Toda la sucesión de aventuras misioneras que presentaré luego la recogí en mi trajinar por el Perené. Relato el fruto de mi investigación utilizando algo de imaginación a fin de darle el lenguaje literario adecuado; pero nada más. La obra de Fernando Stahl no necesita añadiduras. Su aventura misionera entre los campas es limpia, es heroica, es admirable. El heroísmo de Stahl no se nutrió del aplauso ni del interés; fue un heroísmo solitario, abnegado, desinteresado. Fue la aventura de un hombre que confiaba en Dios y sabía que tenía una misión para ser cumplida.
La vida solo vale la pena ser vivida cuando se es capaz de cumplir una misión. Cuando tienes la conciencia de esa misión, no te importan los peligros, ni las dificultades, ni los obstáculos que surjan en tu camino. Vives para cumplirla porque sabes que no estás solo. El Dios que te llamó es el Dios que te cuidará, aunque nadie vea tu sufrimiento en el cumplimiento solitario del deber.
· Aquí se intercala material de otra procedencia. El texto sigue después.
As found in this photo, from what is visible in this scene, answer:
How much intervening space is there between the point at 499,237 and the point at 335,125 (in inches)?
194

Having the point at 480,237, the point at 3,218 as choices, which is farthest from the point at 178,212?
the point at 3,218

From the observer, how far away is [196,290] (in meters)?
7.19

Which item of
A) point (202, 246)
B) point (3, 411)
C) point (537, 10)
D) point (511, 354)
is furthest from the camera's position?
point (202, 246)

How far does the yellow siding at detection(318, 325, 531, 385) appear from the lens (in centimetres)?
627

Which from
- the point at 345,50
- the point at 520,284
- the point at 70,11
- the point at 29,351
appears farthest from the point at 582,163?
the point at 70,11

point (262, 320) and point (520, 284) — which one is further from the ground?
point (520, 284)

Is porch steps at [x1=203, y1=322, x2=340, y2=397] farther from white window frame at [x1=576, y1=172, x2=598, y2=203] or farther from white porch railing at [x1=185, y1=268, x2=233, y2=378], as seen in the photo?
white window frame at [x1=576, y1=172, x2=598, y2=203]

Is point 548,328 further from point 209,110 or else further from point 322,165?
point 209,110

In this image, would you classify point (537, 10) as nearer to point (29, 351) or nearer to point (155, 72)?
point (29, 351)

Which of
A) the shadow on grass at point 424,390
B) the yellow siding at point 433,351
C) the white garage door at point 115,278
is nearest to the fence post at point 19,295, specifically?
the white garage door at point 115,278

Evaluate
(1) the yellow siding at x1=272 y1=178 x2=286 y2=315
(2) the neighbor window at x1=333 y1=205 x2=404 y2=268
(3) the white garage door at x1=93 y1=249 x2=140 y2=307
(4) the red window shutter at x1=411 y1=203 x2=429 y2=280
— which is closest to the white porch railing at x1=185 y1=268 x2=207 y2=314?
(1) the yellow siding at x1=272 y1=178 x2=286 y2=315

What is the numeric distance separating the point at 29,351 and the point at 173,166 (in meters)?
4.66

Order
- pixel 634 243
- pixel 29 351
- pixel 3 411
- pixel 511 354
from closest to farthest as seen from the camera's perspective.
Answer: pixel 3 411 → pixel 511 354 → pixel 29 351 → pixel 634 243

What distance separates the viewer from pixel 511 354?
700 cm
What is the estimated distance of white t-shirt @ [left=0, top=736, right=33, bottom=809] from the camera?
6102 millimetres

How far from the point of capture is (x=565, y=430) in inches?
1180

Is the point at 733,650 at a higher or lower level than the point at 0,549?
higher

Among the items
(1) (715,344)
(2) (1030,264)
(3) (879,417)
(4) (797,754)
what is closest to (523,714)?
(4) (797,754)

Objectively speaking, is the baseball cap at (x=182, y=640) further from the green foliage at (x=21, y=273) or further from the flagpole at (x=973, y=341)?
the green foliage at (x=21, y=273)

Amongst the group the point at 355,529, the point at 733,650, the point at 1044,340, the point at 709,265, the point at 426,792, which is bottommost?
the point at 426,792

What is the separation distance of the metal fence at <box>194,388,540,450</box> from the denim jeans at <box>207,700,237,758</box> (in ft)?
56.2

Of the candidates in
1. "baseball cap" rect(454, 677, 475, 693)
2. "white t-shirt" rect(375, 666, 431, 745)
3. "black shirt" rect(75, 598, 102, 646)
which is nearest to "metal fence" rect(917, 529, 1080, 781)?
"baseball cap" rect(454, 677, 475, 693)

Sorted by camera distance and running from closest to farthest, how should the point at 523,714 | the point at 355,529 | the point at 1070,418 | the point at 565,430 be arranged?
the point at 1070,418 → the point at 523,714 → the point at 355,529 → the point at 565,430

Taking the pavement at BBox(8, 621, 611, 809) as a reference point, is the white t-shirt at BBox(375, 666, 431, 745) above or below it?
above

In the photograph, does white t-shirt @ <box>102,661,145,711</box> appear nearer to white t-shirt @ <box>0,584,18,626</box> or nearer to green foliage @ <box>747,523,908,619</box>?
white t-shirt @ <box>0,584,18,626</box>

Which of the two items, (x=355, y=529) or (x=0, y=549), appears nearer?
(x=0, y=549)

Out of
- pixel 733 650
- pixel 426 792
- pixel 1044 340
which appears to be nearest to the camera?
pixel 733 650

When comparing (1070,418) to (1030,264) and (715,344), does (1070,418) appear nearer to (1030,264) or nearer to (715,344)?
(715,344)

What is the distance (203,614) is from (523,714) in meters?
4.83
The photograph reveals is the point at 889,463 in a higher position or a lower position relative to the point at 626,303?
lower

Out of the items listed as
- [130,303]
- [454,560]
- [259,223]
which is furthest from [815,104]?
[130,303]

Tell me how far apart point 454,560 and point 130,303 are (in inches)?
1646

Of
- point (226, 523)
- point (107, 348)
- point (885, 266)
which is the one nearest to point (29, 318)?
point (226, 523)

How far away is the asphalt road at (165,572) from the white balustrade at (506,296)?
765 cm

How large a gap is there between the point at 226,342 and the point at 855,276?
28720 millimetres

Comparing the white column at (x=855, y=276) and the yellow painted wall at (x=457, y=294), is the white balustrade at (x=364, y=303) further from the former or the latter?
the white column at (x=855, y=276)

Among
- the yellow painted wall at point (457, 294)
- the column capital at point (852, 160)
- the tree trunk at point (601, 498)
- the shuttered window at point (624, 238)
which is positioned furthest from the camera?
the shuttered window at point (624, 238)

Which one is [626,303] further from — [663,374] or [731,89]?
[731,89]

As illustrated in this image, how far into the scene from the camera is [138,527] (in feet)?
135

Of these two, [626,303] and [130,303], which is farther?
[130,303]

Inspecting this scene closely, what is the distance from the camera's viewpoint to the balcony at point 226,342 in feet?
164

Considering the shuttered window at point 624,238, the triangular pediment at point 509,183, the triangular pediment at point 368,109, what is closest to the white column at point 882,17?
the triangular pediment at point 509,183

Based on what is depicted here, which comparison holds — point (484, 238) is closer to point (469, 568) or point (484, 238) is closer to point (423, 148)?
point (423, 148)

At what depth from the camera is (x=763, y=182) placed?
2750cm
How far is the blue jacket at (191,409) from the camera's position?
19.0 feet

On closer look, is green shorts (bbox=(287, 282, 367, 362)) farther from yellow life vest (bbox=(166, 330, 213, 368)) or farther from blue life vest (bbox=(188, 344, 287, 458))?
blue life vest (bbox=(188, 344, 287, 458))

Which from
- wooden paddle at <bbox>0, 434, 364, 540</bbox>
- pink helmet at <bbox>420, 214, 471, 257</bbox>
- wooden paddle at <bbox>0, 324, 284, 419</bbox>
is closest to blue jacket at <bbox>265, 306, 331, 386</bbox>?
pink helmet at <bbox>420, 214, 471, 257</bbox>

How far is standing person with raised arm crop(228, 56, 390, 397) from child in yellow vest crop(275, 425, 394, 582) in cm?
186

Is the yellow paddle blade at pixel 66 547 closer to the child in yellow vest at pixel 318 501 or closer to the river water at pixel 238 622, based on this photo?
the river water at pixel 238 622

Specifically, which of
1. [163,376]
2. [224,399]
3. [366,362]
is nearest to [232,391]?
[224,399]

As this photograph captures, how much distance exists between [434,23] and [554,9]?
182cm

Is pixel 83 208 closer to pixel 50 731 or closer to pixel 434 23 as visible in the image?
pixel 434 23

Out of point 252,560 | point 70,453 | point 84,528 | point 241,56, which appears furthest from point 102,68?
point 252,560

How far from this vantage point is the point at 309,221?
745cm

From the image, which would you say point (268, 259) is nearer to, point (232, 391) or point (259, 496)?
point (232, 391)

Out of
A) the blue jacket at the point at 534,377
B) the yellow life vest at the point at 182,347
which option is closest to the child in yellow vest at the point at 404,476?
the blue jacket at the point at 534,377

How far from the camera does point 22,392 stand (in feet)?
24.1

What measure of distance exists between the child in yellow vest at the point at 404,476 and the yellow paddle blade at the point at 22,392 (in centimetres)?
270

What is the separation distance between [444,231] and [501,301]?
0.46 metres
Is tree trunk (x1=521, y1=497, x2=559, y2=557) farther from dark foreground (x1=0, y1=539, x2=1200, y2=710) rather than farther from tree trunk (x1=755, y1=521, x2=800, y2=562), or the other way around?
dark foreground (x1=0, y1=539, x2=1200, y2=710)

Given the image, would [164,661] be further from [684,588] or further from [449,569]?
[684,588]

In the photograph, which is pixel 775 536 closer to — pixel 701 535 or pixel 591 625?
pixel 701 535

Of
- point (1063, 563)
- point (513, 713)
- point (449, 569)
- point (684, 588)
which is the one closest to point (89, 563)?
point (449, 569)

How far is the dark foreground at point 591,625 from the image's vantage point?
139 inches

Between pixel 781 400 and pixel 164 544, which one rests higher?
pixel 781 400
Es más fácil ser valiente en medio de la excitación de una batalla, por ejemplo, que ante los peligros que nadie presencia, que nadie comprende y que aparecen a cada instante. La vida de Stahl siempre estaba pendiendo de un hilo. Debió sobrevivir jornadas increíbles, sortear obstáculos incalculables. Muchas veces, los nativos lo recibían con indiferencia; otras, con un hosco silencio. Solo, en medio de ellos, dependía de los cuidados de la Providencia o de los favores de los nativos. Si hubiesen deseado quitarle la vida, ¿cómo habría podido resistirlos? Si hubieran rehusado darle comida, habría tenido que morirse de hambre; si hubiese enfermado, su remedio habría estado en manos de los curanderos de rituales malignos.
Allí era necesario amontonar fibra, valor, espíritu de aventura y, sobre todo, FE. Stahl no solamente fue un hombre valiente sino, más que todo, fue un hombre de fe: fe en Dios y en su obra.
El autor
Corría el año 1972. Yo tenía apenas 22 años y era un misionero en la selva del Perené. Aquel día salí de casa rumbo a la aldea de Pumpuriani, localizada a dos horas de camino desde las márgenes del río, pero nada me hacía presentir que viviría una de las noches más terribles de mi vida. Sin embargo, las cosas son así. Los accidentes están a la vuelta de cada esquina, y son accidentes justamente porque no los prevés. Suceden repentinamente y te sorprenden.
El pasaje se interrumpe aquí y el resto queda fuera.